Tuesday, December 1, 2009

Gifts for gardeners: Books (part 1)

With the holidays just around the corner, I thought I would share some of my favorite gardening books (and a few I hope to see under the tree this year).

This list is focused on native gardening. I will post another list focused on vegetable gardening and local food.

1. Noah's Garden and Planting Noah's Garden, by Sara Stein. Noah's Garden is the first book I read that really got me thinking about native plants, their role in the local environment, and their potential role in my yard. Planting Noah's Garden takes the concepts in the first book and gives you practical advice on how to plant a meadow, build a bird house, etc. I refer back to both of these books constantly, to get both inspiration and ideas.

2. Bringing Nature Home by Douglas Tallamy. I got this book last year for Christmas and it really opened my eyes to the incredible importance of native plants for our local wildlife. Where Sara Stein is an enthusiastic and knowledgeable lay person, Douglas Tallamy is an entomologist and has a vast understanding about how insects rely on native plants for food, and birds and small mammals rely on insects as a food source, so if we don't feed the insects, the whole food chain collapses. This book includes lists of which plant feed the widest variety of insects and so are most useful in the landscape.
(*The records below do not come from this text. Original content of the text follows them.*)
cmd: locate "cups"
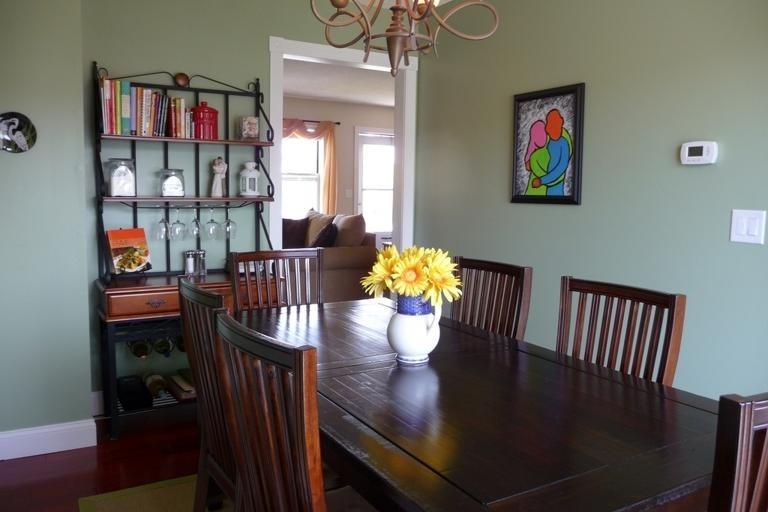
[238,116,259,139]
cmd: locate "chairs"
[706,392,768,512]
[177,273,348,512]
[450,256,533,342]
[214,313,378,512]
[227,247,324,314]
[555,275,687,387]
All three of the above books are incredibly readable, but they are not filled with glossy photos like many garden books. If that is what you are looking for, I recommend:

3. Natives Trees, Shrubs and Vines, by William Cullina. This book contains beautiful photos and wonderful descriptions of plants native to the U.S. The author writes in a very conversational style and his passion for native plants shines through. The book also includes helpful information on plant needs (light, moisture, etc), propogation, and interesting varietals. This is not an inexpensive book, but it is a great reference.

4. Native Ferns, Moss, and Grasses and Wildflowers, by William Cullina. I don't own these books; they are both on my Christmas list this year. But based on reviews, and the fact that I love the other book by William Cullina, I can't wait to get my hands on them, and I feel comfortable recommending them without having read them.

5. Native Alternatives to Invasive Plants by Brooklyn Botanic Garden. It is sad but true -we are often more familiar with invasive plants such as Bradford Pear or Butterfly Bush, than we are with native plant options. This book is an excellent resource to help us make better plant choices and still get the look we want in the garden. The pictures are not huge, but the book provides a lot of information that can be supplemented by the web or other sources.

What have I missed? Are there other books on native plants that you think are "must read"? If so, I would love to hear about them and add them to my Christmas list!